Wednesday, May 4, 2016

Teaching versus Learning


The idea of natural learning--that we humans can learn without being taught--is such a difficult concept to grasp in our schooled society that we often cannot imagine it to be true. Despite the fact that we acknowledge the many ways infants and toddlers learn naturally their entire native language, learn to roll and sit and crawl and walk, learn the rhythms of their home and day, and so on, most of us believe that once a child hits "school-age" (now defined as just barely out of diapers), this natural learning suddenly stops.

It doesn't.

We grown-ups stop this natural learning with our industrial system of schooling that hijacks a child's innate curiosity and capacity to explore and discover her world. 

Fortunately, research on teaching versus learning coming out of high-profile labs at MIT and UC-Berkeley, is shedding light on what many of us in the unschooled world already know: when a child is allowed to learn naturally, the learning is deeper and much more creative than when a child is taught. As Alison Gopnik of UC-Berkeley explains in her excellent Slate article
"Perhaps direct instruction can help children learn specific facts and skills, but what about curiosity and creativity--abilities that are even more important for learning in the long run?...While learning from a teacher may help children get to a specific answer more quickly, it also makes them less likely to discover new information about a problem and to create a new and unexpected solution." 
Gopnik explains the research findings in her studies with four-year-olds, as well as similar findings out of MIT, that demonstrate that when children are taught something, they are typically able to then get to the right answer on their own by loosely mimicking what the teacher demonstrated. But if the children are instead allowed to learn--to play with a certain toy, for example, that makes certain sounds when a certain sequence is followed--they will get to the "right" answer in fewer steps than the taught children, and they will discover other parts of the toy that can do interesting things--which the taught children do not discover.

This research is fascinating and reinforces that natural learning leads to deeper, more meaningful, more enduring learning that sparks much more natural creativity than top-down learning can. As we leave the Industrial Era for the Imagination Age, where creativity, ingenuity, problem-solving, and collaboration will be much more important than knowing how to work in an assembly-line, education needs to shift from its present industrial model to a natural learning one. The research clearly shows this. If we want creative thinkers and innovative problem-solvers to tackle the big issues our planet now faces, we don't need mimics--we need learners!

Here is a real-life example of natural learning in my home this week:

Brian was tucking in my nine-year-old, never-been-schooled daughter the other night when she said, "Daddy, did you ever notice on a calendar that for whatever column you're in, you skip count by that number, and the number will be divisible by the number of that column?" Um, nope, never knew that. (And, for the record, she had to explain it to me three times and I'm still not sure I understand it.)

So the next morning, still fascinated by this potential calendar pattern, she wanted to see if it held true indefinitely. Brian helped her to create a simple Excel model to input her numbers and test her theory. It worked. She printed the spreadsheet and brought it to her math mentor, Beth (whom I've written about before and whose math classes for local homeschoolers are one of the focal points of our week). Beth confirmed her theory, said it's a form of modular mathematics, and encouraged my daughter and her class to think about similar mathematical patterns in everyday life. Math is everywhere!

### Work to do
a. Rewrite the passage of the post on teaching versus learning starting with "Gopnik explains the" and going on through "do not discover.", swapping each "toy" for "puzzle".
b. Extend the post on teaching versus learning with new prose that picks up after its final sentence.
The material after this point has no connection to the post on teaching versus learning.

(Records from a spatial question set)
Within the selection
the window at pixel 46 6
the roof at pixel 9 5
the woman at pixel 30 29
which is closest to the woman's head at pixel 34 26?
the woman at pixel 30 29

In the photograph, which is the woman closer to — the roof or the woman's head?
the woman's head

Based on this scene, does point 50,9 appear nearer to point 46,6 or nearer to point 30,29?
* * *
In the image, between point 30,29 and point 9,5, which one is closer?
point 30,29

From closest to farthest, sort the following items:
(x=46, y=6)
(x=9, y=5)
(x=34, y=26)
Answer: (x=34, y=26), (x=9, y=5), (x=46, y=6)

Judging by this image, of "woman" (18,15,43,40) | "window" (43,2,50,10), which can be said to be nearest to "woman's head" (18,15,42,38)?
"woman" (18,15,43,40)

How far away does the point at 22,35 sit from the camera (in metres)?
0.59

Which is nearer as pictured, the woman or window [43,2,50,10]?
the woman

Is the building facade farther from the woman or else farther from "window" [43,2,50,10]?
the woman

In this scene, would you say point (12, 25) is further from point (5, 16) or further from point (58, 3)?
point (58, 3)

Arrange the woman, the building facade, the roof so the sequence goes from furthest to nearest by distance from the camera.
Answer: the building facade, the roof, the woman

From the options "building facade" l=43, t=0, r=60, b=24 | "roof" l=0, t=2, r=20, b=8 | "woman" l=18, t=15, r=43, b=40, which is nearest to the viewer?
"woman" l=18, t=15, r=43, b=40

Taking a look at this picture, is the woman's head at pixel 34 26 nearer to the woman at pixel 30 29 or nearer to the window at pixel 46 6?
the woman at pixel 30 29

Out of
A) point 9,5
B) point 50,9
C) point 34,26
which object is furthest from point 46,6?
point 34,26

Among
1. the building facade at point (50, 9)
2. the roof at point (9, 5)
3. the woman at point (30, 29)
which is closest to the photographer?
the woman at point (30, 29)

### Results by task
a.
Gopnik explains the research findings in her studies with four-year-olds, as well as similar findings out of MIT, that demonstrate that when children are taught something, they are typically able to then get to the right answer on their own by loosely mimicking what the teacher demonstrated. But if the children are instead allowed to learn--to play with a certain puzzle, for example, that makes certain sounds when a certain sequence is followed--they will get to the "right" answer in fewer steps than the taught children, and they will discover other parts of the puzzle that can do interesting things--which the taught children do not discover.

b.
The point of this story is that my daughter was never explicitly taught about the calendar, the way most of us who were schooled were taught. We were taught that a calendar is a specific tool for a specific purpose with a specific set of "rules." You know: "30 days has September, April, June and November..." But my daughter learned about the calendar naturally, through her everyday living, through her interest in flipping through its pages when she was younger, to wanting to know how many weeks until Christmas, to actively scheduling various activities each week. She was not "taught" that a calendar is a static tool; she learned on her own that it is dynamic and interesting, and so it's no wonder that she might discover new number patterns by gazing at a calendar one day.

The other point of the story (and I'm sure there are more than two), is that teachers are essential. Beth, who was trained in mathematics at MIT and has helped hundreds of students to think creatively about mathematical concepts like patterns and sequences, has been an incredible mentor for my daughter who has always been intrigued by these analytics. The important difference between natural learning and teaching is that with natural learning it's the learner who seeks the teaching, not the teacher who trains the learner. This is a critical distinction: in natural learning, the teacher is the facilitator, available to guide and explore alongside the learner. The teacher is the follower, not the leader.

This is why I scoff at the idea that natural, self-directed learning can be integrated into our current system of compulsory government schooling. It cannot. The industrial model of coercive schooling is an educational relic and, as the research on natural learning mentioned above shows, it holds us back as a society rather than enabling us all to move forward to where the Imagination Age requires we go.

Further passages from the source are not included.